> **PAGE**:
It is interesting that it is a free floating tail switch as opposed to threaded in. Battery pressure holds it in. I suppose it might be easy enough to make a DX switch with a spring already on it work, or forego the switch and just make it a twisty. As is, the anodizing is thick enough to lock out the light if you unscrew it a 1/4 turn. 

On a different note regarding the K106, I'm only pulling 0.6 amps from the battery, whereas BessieBenny's review model pulled 1.2 amps. I just got a lux meter, and at 1 meter, I'm seeing 4,000 lux as the hottest spot, 3,000 being the normal reading of the 'hot' spot (With a worn 14500 at about 4 volts), whereas he was seeing 1900 freshly charged. I would expect to get 1,000 lux or lower.

Am I misunderstanding how lux readings are done? I did it in a room with ambient light of 4 lux. The lowest 'low' i could get was about 200 lux.


----------



## sparkysko

I have no idea how you guys are making the runtime/brightness charts, so I'll just give my data in text.

> **COLLECTED DATA**:
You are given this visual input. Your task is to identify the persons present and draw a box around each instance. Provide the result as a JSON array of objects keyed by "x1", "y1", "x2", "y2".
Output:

> **GIVEN REQUEST**: In the flashlight forum thread, what holds the free-floating tail switch in place? The material above stands apart from the forum thread.

> **ANSWER TO THE PROBLEM**: Battery pressure holds it in.